- Used for those deceased 1917–1948
- Established: 1917
- Location: 31°55′47″N 34°53′08″E﻿ / ﻿31.92972°N 34.88556°E near Ramla, Israel
- Total burials: 3,300 (World War I) 1,168 (World War II) 525 (Mandatory Palestine) 892 (non-Commonwealth)
- Unknowns: 964 (World War I)
- Commemorated: 328 (inaccessible cemeteries)

Burials by nation
- Commonwealth Soldiers First World War : United Kingdom 1,705 India 479 New Zealand 87 Australia 60 South Africa 6 Canada 1 Commonwealth Soldiers Second World War: United Kingdom 1,082 India 37 South Africa 29 Australia 11 New Zealand 7 Canada 1 Other Soldiers First World War German Empire 17 Other Soldiers Second World War Poland 272 Italy 41 Arab World 11 Germany 10 Other 12 First World War Memorial Egypt 269 India 72 Ottoman Empire 29 German Empire 4 Second World War Memorial other 34

= Ramleh War Cemetery =

Ramleh Commonwealth War Graves Commission Cemetery and Memorial to the Missing is for personnel of both World Wars and the period of Mandatory Palestine. It is located in the town of Ramla in Israel.
————
Task to carry out. Reproduce the portion of the Ramleh War Cemetery text above, from "Burials by nation" up to and including "Ramla in Israel.".
————
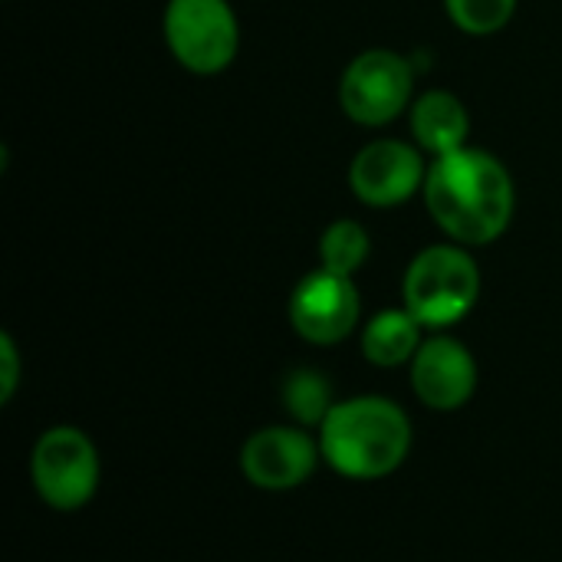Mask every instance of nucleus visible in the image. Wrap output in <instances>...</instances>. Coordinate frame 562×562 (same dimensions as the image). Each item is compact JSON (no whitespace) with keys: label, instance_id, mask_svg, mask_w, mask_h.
Masks as SVG:
<instances>
[{"label":"nucleus","instance_id":"nucleus-1","mask_svg":"<svg viewBox=\"0 0 562 562\" xmlns=\"http://www.w3.org/2000/svg\"><path fill=\"white\" fill-rule=\"evenodd\" d=\"M422 194L435 224L461 247L501 240L517 204L507 165L477 145L431 158Z\"/></svg>","mask_w":562,"mask_h":562},{"label":"nucleus","instance_id":"nucleus-2","mask_svg":"<svg viewBox=\"0 0 562 562\" xmlns=\"http://www.w3.org/2000/svg\"><path fill=\"white\" fill-rule=\"evenodd\" d=\"M323 461L349 481H379L398 471L412 451V422L402 405L382 395L336 402L319 425Z\"/></svg>","mask_w":562,"mask_h":562},{"label":"nucleus","instance_id":"nucleus-3","mask_svg":"<svg viewBox=\"0 0 562 562\" xmlns=\"http://www.w3.org/2000/svg\"><path fill=\"white\" fill-rule=\"evenodd\" d=\"M405 310L425 329H448L461 323L481 296L477 260L461 244H431L405 270Z\"/></svg>","mask_w":562,"mask_h":562},{"label":"nucleus","instance_id":"nucleus-4","mask_svg":"<svg viewBox=\"0 0 562 562\" xmlns=\"http://www.w3.org/2000/svg\"><path fill=\"white\" fill-rule=\"evenodd\" d=\"M30 474L46 507L59 514H76L95 497L102 464L86 431L72 425H56V428H46L40 441L33 445Z\"/></svg>","mask_w":562,"mask_h":562},{"label":"nucleus","instance_id":"nucleus-5","mask_svg":"<svg viewBox=\"0 0 562 562\" xmlns=\"http://www.w3.org/2000/svg\"><path fill=\"white\" fill-rule=\"evenodd\" d=\"M161 30L171 56L194 76L224 72L240 49V23L227 0H168Z\"/></svg>","mask_w":562,"mask_h":562},{"label":"nucleus","instance_id":"nucleus-6","mask_svg":"<svg viewBox=\"0 0 562 562\" xmlns=\"http://www.w3.org/2000/svg\"><path fill=\"white\" fill-rule=\"evenodd\" d=\"M415 102V69L412 63L385 46L362 49L339 79L342 112L366 128H382L395 122Z\"/></svg>","mask_w":562,"mask_h":562},{"label":"nucleus","instance_id":"nucleus-7","mask_svg":"<svg viewBox=\"0 0 562 562\" xmlns=\"http://www.w3.org/2000/svg\"><path fill=\"white\" fill-rule=\"evenodd\" d=\"M286 313L300 339L313 346H336L359 326L362 300L352 277L319 267L293 286Z\"/></svg>","mask_w":562,"mask_h":562},{"label":"nucleus","instance_id":"nucleus-8","mask_svg":"<svg viewBox=\"0 0 562 562\" xmlns=\"http://www.w3.org/2000/svg\"><path fill=\"white\" fill-rule=\"evenodd\" d=\"M418 145L402 138H375L362 145L349 165V188L369 207H395L425 188L428 161Z\"/></svg>","mask_w":562,"mask_h":562},{"label":"nucleus","instance_id":"nucleus-9","mask_svg":"<svg viewBox=\"0 0 562 562\" xmlns=\"http://www.w3.org/2000/svg\"><path fill=\"white\" fill-rule=\"evenodd\" d=\"M319 461H323L319 438H313L300 425L260 428L244 441V451H240L244 477L254 487L270 491V494H283V491L306 484Z\"/></svg>","mask_w":562,"mask_h":562},{"label":"nucleus","instance_id":"nucleus-10","mask_svg":"<svg viewBox=\"0 0 562 562\" xmlns=\"http://www.w3.org/2000/svg\"><path fill=\"white\" fill-rule=\"evenodd\" d=\"M412 389L431 412H458L477 392V359L454 336H431L412 359Z\"/></svg>","mask_w":562,"mask_h":562},{"label":"nucleus","instance_id":"nucleus-11","mask_svg":"<svg viewBox=\"0 0 562 562\" xmlns=\"http://www.w3.org/2000/svg\"><path fill=\"white\" fill-rule=\"evenodd\" d=\"M408 115H412V138L425 155L438 158V155H448V151H458L468 145L471 115L454 92L428 89V92L415 95Z\"/></svg>","mask_w":562,"mask_h":562},{"label":"nucleus","instance_id":"nucleus-12","mask_svg":"<svg viewBox=\"0 0 562 562\" xmlns=\"http://www.w3.org/2000/svg\"><path fill=\"white\" fill-rule=\"evenodd\" d=\"M422 323L402 310H379L362 329V356L379 369L412 366L415 352L422 349Z\"/></svg>","mask_w":562,"mask_h":562},{"label":"nucleus","instance_id":"nucleus-13","mask_svg":"<svg viewBox=\"0 0 562 562\" xmlns=\"http://www.w3.org/2000/svg\"><path fill=\"white\" fill-rule=\"evenodd\" d=\"M280 405L283 412L293 418V425L300 428H316L326 422V415L333 412L336 398H333V385L319 369H293L283 385H280Z\"/></svg>","mask_w":562,"mask_h":562},{"label":"nucleus","instance_id":"nucleus-14","mask_svg":"<svg viewBox=\"0 0 562 562\" xmlns=\"http://www.w3.org/2000/svg\"><path fill=\"white\" fill-rule=\"evenodd\" d=\"M369 254H372L369 231L359 221H352V217L333 221L323 231V237H319L323 270H333V273H342V277H356L362 270V263L369 260Z\"/></svg>","mask_w":562,"mask_h":562},{"label":"nucleus","instance_id":"nucleus-15","mask_svg":"<svg viewBox=\"0 0 562 562\" xmlns=\"http://www.w3.org/2000/svg\"><path fill=\"white\" fill-rule=\"evenodd\" d=\"M445 10L461 33L491 36L510 23L517 0H445Z\"/></svg>","mask_w":562,"mask_h":562},{"label":"nucleus","instance_id":"nucleus-16","mask_svg":"<svg viewBox=\"0 0 562 562\" xmlns=\"http://www.w3.org/2000/svg\"><path fill=\"white\" fill-rule=\"evenodd\" d=\"M20 382V356L10 333L0 336V402H10Z\"/></svg>","mask_w":562,"mask_h":562}]
</instances>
————
Completed exercise.
Burials by nation
- Commonwealth Soldiers First World War : United Kingdom 1,705 India 479 New Zealand 87 Australia 60 South Africa 6 Canada 1 Commonwealth Soldiers Second World War: United Kingdom 1,082 India 37 South Africa 29 Australia 11 New Zealand 7 Canada 1 Other Soldiers First World War German Empire 17 Other Soldiers Second World War Poland 272 Italy 41 Arab World 11 Germany 10 Other 12 First World War Memorial Egypt 269 India 72 Ottoman Empire 29 German Empire 4 Second World War Memorial other 34

= Ramleh War Cemetery =

Ramleh Commonwealth War Graves Commission Cemetery and Memorial to the Missing is for personnel of both World Wars and the period of Mandatory Palestine. It is located in the town of Ramla in Israel.